Même pour des cas simples, l'appréciation de la hauteur ne résulte pas d'une analyse passive: cette appréciation peut se faire selon des modes variables suivant la nature du signal mais aussi suivant l'état de l'individu et son "histoire". Un musicien estime des relations de hauteur : au cours de son éducation, il élabore (en général inconsciemment) des stratégies.La quantification des échelles de fréquence (gammes) et la représentation symbolique qui lui est liée lui permettent de pallier des incertitudes, et d'arriver à des jugements sûrs et reproductibles - mais fonction de son conditionnement. C'est ainsi qu'un occidental "naturalise" en termes de la gamme chromatique les intervalles d'un mode oriental construits suivant d'autres proportions(16). Cette opération est similaire à l'assimilation aux phonèmes connus. Autre phénomène quasi-linguistique, qui dépend du contexte musical et n'est pas susceptible d'une explication en termes exclusivement mathématiques ou physiques : les notes simultanées fa si impliquent la basse sol, et la résolution mi do par dilatation de l'intervalle augmenté fa si. Mais les mêmes notes (sur un piano), nommées fa do bémol, impliquent la basse ré bémol et la résolution sol bémol, par contraction de l'intervalle diminué fa do bémol. Suivant le contexte (et on peut passer mentalement d'un contexte à un autre comme d'une version à l'autre d'une figure ambiguë), la même stimulation physique pourra induire une stratégie ou une autre pour l'identification de l'intervalle. La différence entre si et do bémol n'est nullement extravagance de musicien, mais affirmation d'une fonction harmonique, qui a un sens très précis dans le langage tonal [Cf. ex. 13 à 14].

_ _ _ _ _ _ _

Consigne A
Transcrivez à l'identique la partie de la liste qui commence à la ligne contenant « As the image » et va jusqu'à la fin de la liste, ces deux bornes comprises.

Informations extraites
_ _ _ _ _ _ _

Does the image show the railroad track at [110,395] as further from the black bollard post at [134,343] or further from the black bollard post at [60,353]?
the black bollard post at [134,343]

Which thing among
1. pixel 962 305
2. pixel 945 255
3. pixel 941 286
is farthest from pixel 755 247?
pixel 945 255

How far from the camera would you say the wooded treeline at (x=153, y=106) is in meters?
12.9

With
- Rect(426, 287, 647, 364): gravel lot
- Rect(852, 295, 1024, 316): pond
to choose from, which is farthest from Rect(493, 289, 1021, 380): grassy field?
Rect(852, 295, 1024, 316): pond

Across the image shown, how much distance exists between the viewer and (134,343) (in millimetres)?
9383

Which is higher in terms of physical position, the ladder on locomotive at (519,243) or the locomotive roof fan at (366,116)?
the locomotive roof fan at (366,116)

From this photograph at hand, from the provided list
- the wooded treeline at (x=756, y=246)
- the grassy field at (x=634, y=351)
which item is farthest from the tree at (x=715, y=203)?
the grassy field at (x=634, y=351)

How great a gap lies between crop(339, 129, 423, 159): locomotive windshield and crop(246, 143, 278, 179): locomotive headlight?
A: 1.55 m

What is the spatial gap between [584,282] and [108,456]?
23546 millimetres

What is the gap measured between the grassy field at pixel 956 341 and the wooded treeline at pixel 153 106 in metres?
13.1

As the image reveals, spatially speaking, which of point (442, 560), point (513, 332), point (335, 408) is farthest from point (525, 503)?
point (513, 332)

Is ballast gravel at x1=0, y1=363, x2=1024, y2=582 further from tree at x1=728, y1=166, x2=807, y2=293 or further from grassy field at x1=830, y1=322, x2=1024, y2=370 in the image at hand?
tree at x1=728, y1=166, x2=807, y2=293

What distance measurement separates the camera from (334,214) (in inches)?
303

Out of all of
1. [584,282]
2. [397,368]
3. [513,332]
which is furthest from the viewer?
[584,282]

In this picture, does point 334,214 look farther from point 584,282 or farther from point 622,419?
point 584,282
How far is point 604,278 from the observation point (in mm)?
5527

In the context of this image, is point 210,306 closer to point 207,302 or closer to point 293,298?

_ _ _ _ _ _ _

Consigne B
Reproduisez mot pour mot l'intégralité de l'extrait sur la perception de la hauteur des sons.

Réponse A
As the image reveals, spatially speaking, which of point (442, 560), point (513, 332), point (335, 408) is farthest from point (525, 503)?
point (513, 332)

Is ballast gravel at x1=0, y1=363, x2=1024, y2=582 further from tree at x1=728, y1=166, x2=807, y2=293 or further from grassy field at x1=830, y1=322, x2=1024, y2=370 in the image at hand?
tree at x1=728, y1=166, x2=807, y2=293

What distance measurement separates the camera from (334,214) (in inches)?
303

Out of all of
1. [584,282]
2. [397,368]
3. [513,332]
which is furthest from the viewer?
[584,282]

In this picture, does point 334,214 look farther from point 584,282 or farther from point 622,419?
point 584,282
How far is point 604,278 from the observation point (in mm)?
5527

In the context of this image, is point 210,306 closer to point 207,302 or closer to point 293,298?

Réponse B
Même pour des cas simples, l'appréciation de la hauteur ne résulte pas d'une analyse passive: cette appréciation peut se faire selon des modes variables suivant la nature du signal mais aussi suivant l'état de l'individu et son "histoire". Un musicien estime des relations de hauteur : au cours de son éducation, il élabore (en général inconsciemment) des stratégies.La quantification des échelles de fréquence (gammes) et la représentation symbolique qui lui est liée lui permettent de pallier des incertitudes, et d'arriver à des jugements sûrs et reproductibles - mais fonction de son conditionnement. C'est ainsi qu'un occidental "naturalise" en termes de la gamme chromatique les intervalles d'un mode oriental construits suivant d'autres proportions(16). Cette opération est similaire à l'assimilation aux phonèmes connus. Autre phénomène quasi-linguistique, qui dépend du contexte musical et n'est pas susceptible d'une explication en termes exclusivement mathématiques ou physiques : les notes simultanées fa si impliquent la basse sol, et la résolution mi do par dilatation de l'intervalle augmenté fa si. Mais les mêmes notes (sur un piano), nommées fa do bémol, impliquent la basse ré bémol et la résolution sol bémol, par contraction de l'intervalle diminué fa do bémol. Suivant le contexte (et on peut passer mentalement d'un contexte à un autre comme d'une version à l'autre d'une figure ambiguë), la même stimulation physique pourra induire une stratégie ou une autre pour l'identification de l'intervalle. La différence entre si et do bémol n'est nullement extravagance de musicien, mais affirmation d'une fonction harmonique, qui a un sens très précis dans le langage tonal [Cf. ex. 13 à 14].